You're telling us what happens and to where they are and by whom. Why? Where is the intrigue into mystery here? Where's the rest of the story?

You need to add a line explaining what needs to be done to overcome this and by when it needs to be done at the least. Just by explaining how it happened doesn't tell me this is a legitimate story, or even anything slightly different.

Of course, I can open this and find a masterful story that is unique and blows me away. Get me to read it from the logline. It's what it's there for!

GL

Tonya


Posted by: Randy, November 29th, 2015, 1:28pm; Reply: 3
Tonya:  The logline tells you how the situation is happening, not why.  The characters in the town are introduced and their financial troubles explored long before the inevitable.  If I was to give away the twist in the logline there would be no reason to read the screenplay.  Give the script another chance you may be surprised.
Posted by: spesh2k, November 30th, 2015, 10:43am; Reply: 4
This seems competently written, although the bold face kinda jumps out at you a bit. But I've seen all bold face before in scripts. One of the reasons it's 125 pages is because the writer often devotes a whole action line to an object/person to draw emphasis... it's fairly common, though I personally feel it's a bit overdone (from what I've seen). Though it seems like a quick read (if you can get past the all bold face).

Zombie films have been done a trillion times, though I do see an obvious hook here, not sure why people seem to be confused about that. The log line is drenched in irony -- people from an impoverished town get free government meat and turn into zombies. Zombies, traditionally, eat brains, so they're basically wiping themselves out because they're all zombies and have no "living human being brains" to eat to stay alive, hence, starving. The log line kind of is telling us why the situation is happening, but not the "whole" why.

I'll check this out once I get a little time...

-- Michael

Posted by: Randy, November 30th, 2015, 12:01pm; Reply: 5
Michael:  Thanks for actually reading the script.  It is meant to be a satiric, horror comedy.  I appreciate your commentary.  ran.
Posted by: Marcela, December 9th, 2015, 12:40pm; Reply: 6
I actually liked the logline. Made me want to read the script. I only read 6 pages or so. Six tiny scenes on one page was too much for my brain to handle.

I think this is a no-no:

CONROY
regards his inquiry with a wicked grin.

This distract a reader, simply because that's not a standard action line. Also your dialogue formatting seems a bit non-standard. What software do you use?
Posted by: Dreamscale (Guest), December 10th, 2015, 9:33am; Reply: 7

Quoted from Marcela
I think this is a no-no:

CONROY
regards his inquiry with a wicked grin.


He's using Subject Slugs, which draw attention to that "thing", and the assumption is the camera goes to these "things" as well.

Personally, I don't like this style of writing, as it's just unnecessary and makes for a difficult read and also adds length to the script because of the extra Subject Slug lines.

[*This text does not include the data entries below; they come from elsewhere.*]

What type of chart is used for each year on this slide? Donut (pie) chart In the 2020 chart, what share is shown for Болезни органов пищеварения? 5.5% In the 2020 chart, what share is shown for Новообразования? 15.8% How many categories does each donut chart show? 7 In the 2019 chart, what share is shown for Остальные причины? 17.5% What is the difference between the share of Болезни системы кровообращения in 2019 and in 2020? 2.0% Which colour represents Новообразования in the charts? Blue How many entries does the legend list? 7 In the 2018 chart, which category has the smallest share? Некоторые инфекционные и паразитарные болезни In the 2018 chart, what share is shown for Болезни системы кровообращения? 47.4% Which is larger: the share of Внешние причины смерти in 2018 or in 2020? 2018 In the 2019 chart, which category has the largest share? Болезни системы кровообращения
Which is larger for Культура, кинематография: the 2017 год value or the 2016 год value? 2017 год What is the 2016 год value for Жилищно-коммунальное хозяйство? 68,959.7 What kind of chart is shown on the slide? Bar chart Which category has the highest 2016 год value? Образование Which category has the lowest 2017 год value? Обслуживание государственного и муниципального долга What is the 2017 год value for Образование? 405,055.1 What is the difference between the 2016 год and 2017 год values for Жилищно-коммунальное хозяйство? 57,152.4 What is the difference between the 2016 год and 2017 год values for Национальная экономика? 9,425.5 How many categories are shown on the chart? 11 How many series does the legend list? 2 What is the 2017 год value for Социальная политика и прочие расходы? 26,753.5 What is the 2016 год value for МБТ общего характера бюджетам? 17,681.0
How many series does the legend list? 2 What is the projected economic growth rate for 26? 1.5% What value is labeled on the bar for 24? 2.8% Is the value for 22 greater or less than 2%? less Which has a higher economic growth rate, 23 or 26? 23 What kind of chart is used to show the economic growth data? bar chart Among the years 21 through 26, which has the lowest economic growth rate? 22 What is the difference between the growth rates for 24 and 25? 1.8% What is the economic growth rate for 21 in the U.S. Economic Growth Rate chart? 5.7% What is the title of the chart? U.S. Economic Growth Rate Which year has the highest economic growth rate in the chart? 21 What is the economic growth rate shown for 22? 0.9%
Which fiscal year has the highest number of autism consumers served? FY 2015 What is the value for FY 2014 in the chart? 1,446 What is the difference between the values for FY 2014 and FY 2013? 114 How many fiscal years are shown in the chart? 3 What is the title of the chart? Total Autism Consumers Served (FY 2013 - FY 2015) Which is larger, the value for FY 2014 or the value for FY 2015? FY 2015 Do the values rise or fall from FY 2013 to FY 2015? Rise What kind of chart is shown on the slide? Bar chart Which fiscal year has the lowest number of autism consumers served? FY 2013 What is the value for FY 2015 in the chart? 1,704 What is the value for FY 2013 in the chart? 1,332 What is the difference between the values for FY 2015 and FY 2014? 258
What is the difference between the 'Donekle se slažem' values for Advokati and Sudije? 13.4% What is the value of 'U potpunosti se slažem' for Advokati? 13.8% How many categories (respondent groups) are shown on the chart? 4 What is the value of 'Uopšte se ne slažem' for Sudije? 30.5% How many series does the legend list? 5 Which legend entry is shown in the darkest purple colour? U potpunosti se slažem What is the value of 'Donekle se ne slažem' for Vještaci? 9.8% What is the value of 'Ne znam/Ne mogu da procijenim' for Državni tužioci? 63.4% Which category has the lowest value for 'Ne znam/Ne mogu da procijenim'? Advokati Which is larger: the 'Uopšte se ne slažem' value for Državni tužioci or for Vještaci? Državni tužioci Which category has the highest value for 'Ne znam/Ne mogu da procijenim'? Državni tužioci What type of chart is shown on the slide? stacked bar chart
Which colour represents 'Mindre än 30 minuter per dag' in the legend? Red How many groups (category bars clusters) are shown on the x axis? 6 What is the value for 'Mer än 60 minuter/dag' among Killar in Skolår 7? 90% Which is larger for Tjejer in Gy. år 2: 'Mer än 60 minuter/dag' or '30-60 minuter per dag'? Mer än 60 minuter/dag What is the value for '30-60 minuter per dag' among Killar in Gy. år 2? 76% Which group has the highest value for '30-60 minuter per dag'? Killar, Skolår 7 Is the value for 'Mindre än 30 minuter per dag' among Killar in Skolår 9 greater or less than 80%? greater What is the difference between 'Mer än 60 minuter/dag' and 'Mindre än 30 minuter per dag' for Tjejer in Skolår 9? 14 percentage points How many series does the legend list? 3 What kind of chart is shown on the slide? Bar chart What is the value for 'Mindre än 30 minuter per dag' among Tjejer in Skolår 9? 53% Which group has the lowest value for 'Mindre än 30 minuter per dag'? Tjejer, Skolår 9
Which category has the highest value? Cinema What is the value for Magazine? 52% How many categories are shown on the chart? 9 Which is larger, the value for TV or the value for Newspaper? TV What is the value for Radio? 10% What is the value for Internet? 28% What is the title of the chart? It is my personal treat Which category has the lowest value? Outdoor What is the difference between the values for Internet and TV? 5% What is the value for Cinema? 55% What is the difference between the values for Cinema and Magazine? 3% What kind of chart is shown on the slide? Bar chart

Posted by: Busy Little Bee, December 12th, 2015, 3:54pm; Reply: 8
You don't have to give away any twist, spoilers, or plot in a log line, however, you still need a hook or some mystery. Zombie are, I guess, still a hook, but it's lost its sizzle. That's not to say you don't have a good story, here. But as far as garnering interest...not sure with as written, IMO.

Let's have a look

BLB

Posted by: Busy Little Bee, December 15th, 2015, 10:01am; Reply: 9
Hey, Randy

So, I took a look at the first 15, and so far some the good was setting up what appear to be the theme, with the opening and character hunting his own food while others wait in line. I'm expecting this will be played out during the middle of the story where Conroy has to help those in need or another character has to become more self sufficient. I like this setup. From what I can tell  it was intentional.

I was not a fan of the number of slug lines in rapid succession, just from a reading standpoint pulls me out of the story. I'm going to give the last act a read to see if that theme is still present and if there is a realization in any of the characters. Because I also had a difficult time deciphering who the main character was.